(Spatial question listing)

════

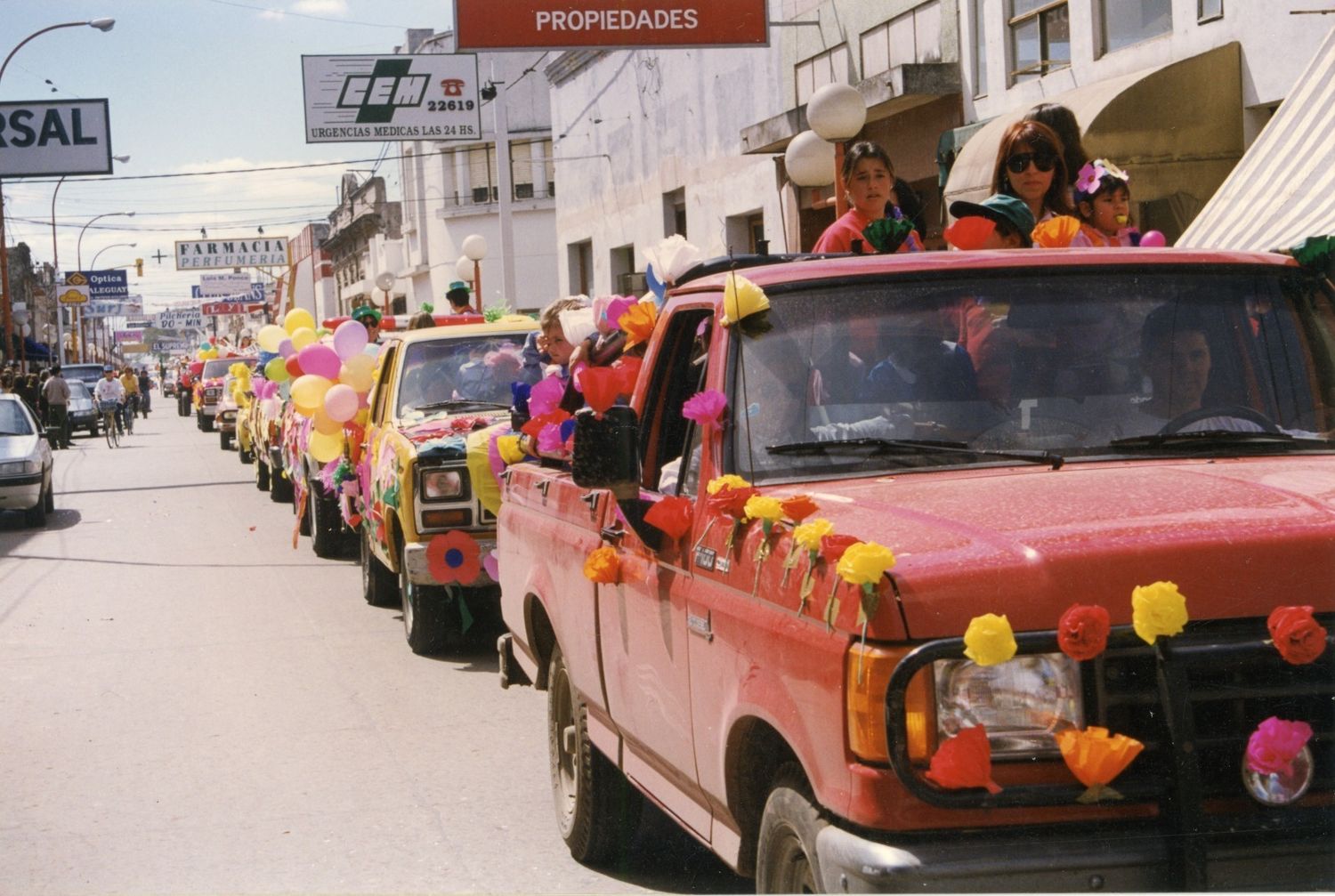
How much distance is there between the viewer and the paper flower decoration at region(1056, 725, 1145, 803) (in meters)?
2.88

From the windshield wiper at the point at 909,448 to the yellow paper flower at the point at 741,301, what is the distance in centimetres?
38

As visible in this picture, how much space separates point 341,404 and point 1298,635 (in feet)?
31.3

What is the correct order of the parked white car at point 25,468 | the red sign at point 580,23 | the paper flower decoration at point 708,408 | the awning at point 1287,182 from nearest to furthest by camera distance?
1. the paper flower decoration at point 708,408
2. the awning at point 1287,182
3. the red sign at point 580,23
4. the parked white car at point 25,468

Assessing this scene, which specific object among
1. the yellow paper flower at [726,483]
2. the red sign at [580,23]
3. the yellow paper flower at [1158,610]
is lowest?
the yellow paper flower at [1158,610]

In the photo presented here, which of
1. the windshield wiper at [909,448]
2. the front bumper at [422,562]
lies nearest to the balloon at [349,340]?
the front bumper at [422,562]

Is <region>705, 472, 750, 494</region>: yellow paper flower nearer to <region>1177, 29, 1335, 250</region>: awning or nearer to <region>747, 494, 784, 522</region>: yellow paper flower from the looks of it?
<region>747, 494, 784, 522</region>: yellow paper flower

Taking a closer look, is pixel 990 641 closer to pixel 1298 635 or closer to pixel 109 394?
pixel 1298 635

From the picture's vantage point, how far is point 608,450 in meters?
4.17

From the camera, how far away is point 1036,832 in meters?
2.96

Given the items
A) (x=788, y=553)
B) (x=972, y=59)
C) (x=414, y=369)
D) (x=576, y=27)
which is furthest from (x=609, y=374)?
(x=972, y=59)

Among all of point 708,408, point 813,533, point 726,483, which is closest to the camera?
point 813,533

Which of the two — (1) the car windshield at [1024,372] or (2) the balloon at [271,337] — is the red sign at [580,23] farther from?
(1) the car windshield at [1024,372]

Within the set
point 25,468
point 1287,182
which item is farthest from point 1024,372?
point 25,468

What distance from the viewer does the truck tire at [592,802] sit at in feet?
17.4
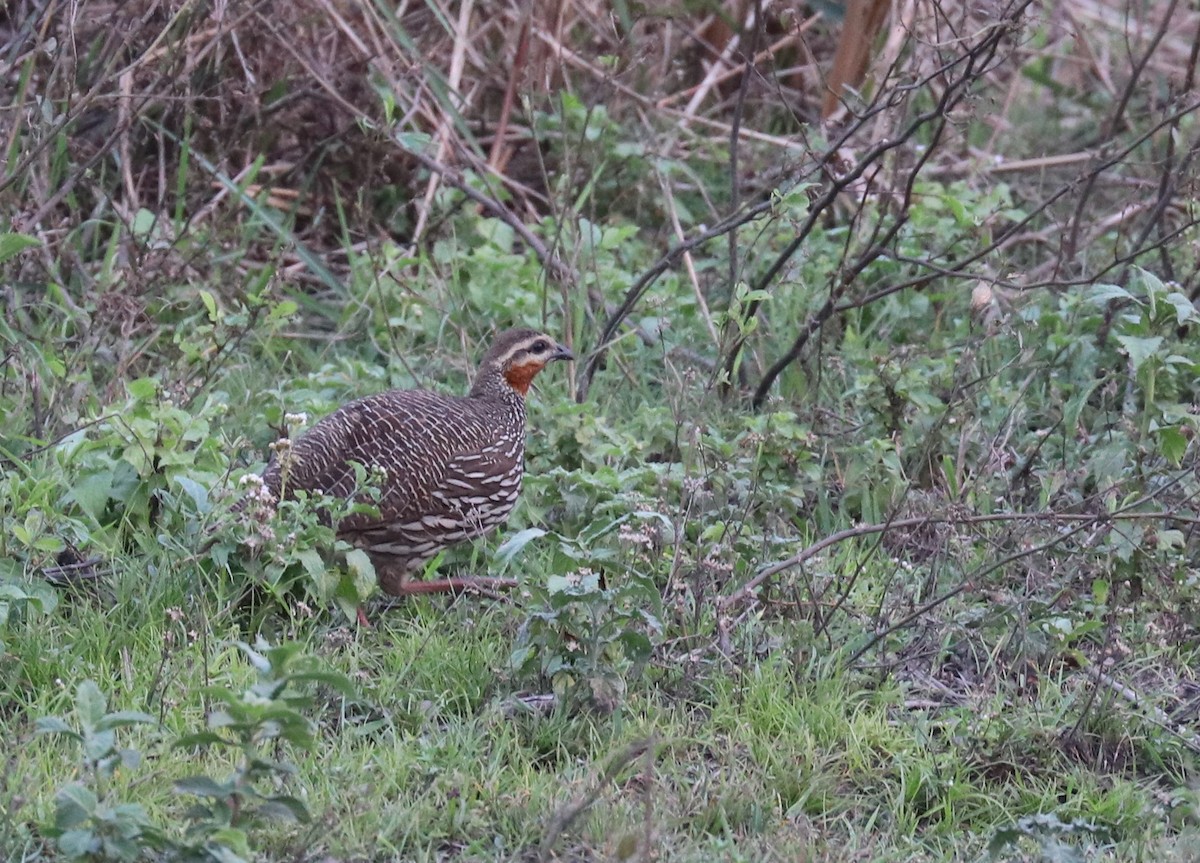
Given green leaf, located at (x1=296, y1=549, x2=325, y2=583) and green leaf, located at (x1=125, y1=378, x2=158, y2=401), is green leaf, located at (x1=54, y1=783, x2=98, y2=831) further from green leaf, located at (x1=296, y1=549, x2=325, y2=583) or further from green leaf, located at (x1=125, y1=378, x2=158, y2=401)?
green leaf, located at (x1=125, y1=378, x2=158, y2=401)

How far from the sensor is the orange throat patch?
5.96 m

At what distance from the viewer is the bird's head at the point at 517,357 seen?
5.95 m

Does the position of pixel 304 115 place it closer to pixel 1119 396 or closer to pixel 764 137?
pixel 764 137

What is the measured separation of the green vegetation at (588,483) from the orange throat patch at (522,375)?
0.59 feet

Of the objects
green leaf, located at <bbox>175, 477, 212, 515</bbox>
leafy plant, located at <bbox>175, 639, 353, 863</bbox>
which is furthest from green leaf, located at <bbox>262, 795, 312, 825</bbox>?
green leaf, located at <bbox>175, 477, 212, 515</bbox>

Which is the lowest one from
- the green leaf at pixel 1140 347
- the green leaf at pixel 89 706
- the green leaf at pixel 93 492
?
the green leaf at pixel 93 492

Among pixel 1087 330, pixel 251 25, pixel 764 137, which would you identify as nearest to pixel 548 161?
pixel 764 137

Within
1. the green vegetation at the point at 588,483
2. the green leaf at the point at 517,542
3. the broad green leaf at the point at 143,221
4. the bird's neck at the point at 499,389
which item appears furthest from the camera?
the broad green leaf at the point at 143,221

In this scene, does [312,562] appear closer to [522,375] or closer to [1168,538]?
[522,375]

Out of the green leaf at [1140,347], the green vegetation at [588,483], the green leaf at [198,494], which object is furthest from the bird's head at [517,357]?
the green leaf at [1140,347]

════

Quote the stretch of the listing from the line containing "As visible in" through the line containing "4. the parked white car at point 25,468", word for word.

As visible in this picture, how much space separates point 341,404 and point 1298,635 (in feet)?
31.3

What is the correct order of the parked white car at point 25,468 | the red sign at point 580,23 | the paper flower decoration at point 708,408 | the awning at point 1287,182 from nearest to furthest by camera distance?
1. the paper flower decoration at point 708,408
2. the awning at point 1287,182
3. the red sign at point 580,23
4. the parked white car at point 25,468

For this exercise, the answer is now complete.